16.3 Any breach of this article may result in termination of the Agreement and may subject the Client to legal action for damages and other remedies as permitted by law.
17. Compliance with EU Regulations
17.1 The Client will comply with all requirements applying to it pursuant to EU legislation, decisions, rulings and decisions of competent authorities, guidelines for the sector, and requirements relating to permits, certificates and registrations in connection with the resale, purchase and use of the material and products (in combination with other equipment).
17.2 MYCOTEX complies with relevant applicable EU regulations, including those relating to environmental standards, product safety, and consumer protection. Our services and products are delivered, designed, developed, and manufactured in accordance with the highest ethical practices and standards of quality and sustainability. However, it is the Client’s responsibility to ensure that its use of our consultancy service information, materials and products complies with all applicable local laws and regulations.
18. Confidentiality
18.1 The Client and MYCOTEX shall ensure that secrecy is observed with respect to all information received from the other party of which information the receiving party knows or should reasonably know it is confidential. This prohibition does not apply if and insofar as the information concerned must be provided to a third party in compliance with a judicial decision, a statutory requirement, a statutory order by a public authority or for the proper performance of the agreement. The party that receives the confidential information may only use it for the purpose for which it has been provided. Information is in any case deemed confidential if it has been designated as such by either party.
The Client acknowledges that materials, products, process and services made available by MYCOTEX are always confidential in nature and that materials, products, process and services contain trade secrets of MYCOTEX and its suppliers.
19. Governing law and jurisdiction
19.1 The Agreement is exclusively governed by, and will be construed in accordance with, the laws of the Netherlands. Applicability of the Vienna Convention 1980 (The United Nations Convention on Contracts for the International Sale of Goods (CISG)) is included.

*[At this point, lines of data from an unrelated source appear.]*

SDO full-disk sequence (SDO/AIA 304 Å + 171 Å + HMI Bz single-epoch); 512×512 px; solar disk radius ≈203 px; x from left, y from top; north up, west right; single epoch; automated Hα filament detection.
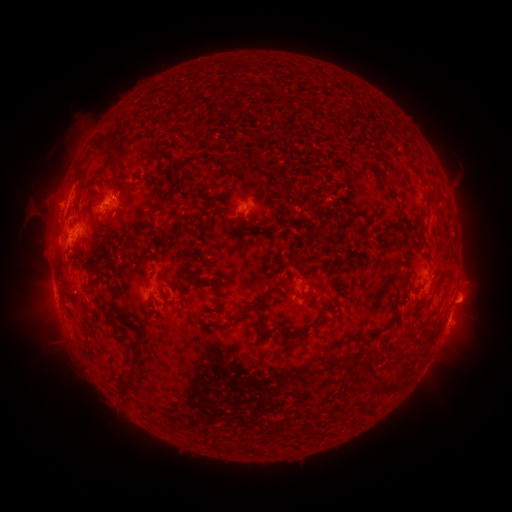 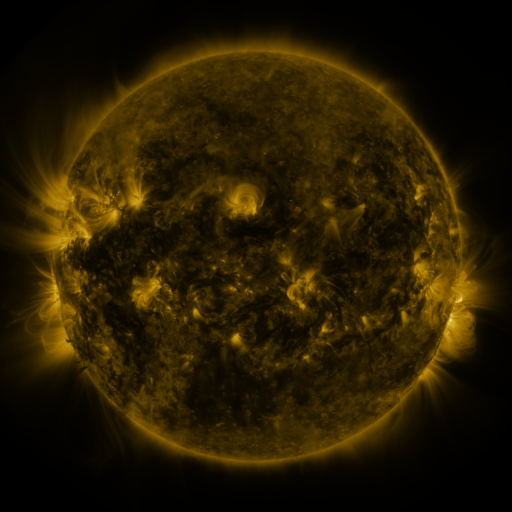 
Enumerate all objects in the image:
filament: <bbox>139, 57, 272, 100</bbox>
filament: <bbox>83, 141, 98, 165</bbox>
filament: <bbox>277, 184, 289, 197</bbox>
filament: <bbox>227, 185, 237, 196</bbox>
filament: <bbox>204, 198, 213, 210</bbox>
filament: <bbox>244, 218, 257, 230</bbox>
filament: <bbox>400, 270, 410, 286</bbox>
filament: <bbox>230, 300, 271, 324</bbox>
filament: <bbox>352, 334, 371, 342</bbox>
filament: <bbox>367, 357, 389, 384</bbox>
filament: <bbox>342, 359, 352, 368</bbox>
filament: <bbox>123, 384, 133, 397</bbox>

19.2 Any contractual or non-contractual dispute arising in connection with the Agreement will be submitted to the exclusive jurisdiction of the competent court in Utrecht, the Netherlands.
20. Miscellaneous
20.1 Personal data will only be used for the correct execution of the Agreement or in case a legal regulation requires. Appropriate technical and organizational measures are taken to protect personal data.
20.2 MYCOTEX reserves the right to amend these terms and conditions at any time. Any changes will be posted on our website and will become effective immediately upon posting. The Client’s continued use of our Services after any such changes have been posted constitutes its acceptance of the new Terms and Conditions.
20.3 The invalidity of a provision from the Agreement or from these terms and conditions does not affect the validity of any other provisions of the Agreement and these terms and conditions. In that case, MYCOTEX and the Client consult as to arrange for new provisions which have the same purport, as much as possible, and that will replace the provisions that are null and void or that have been annulled.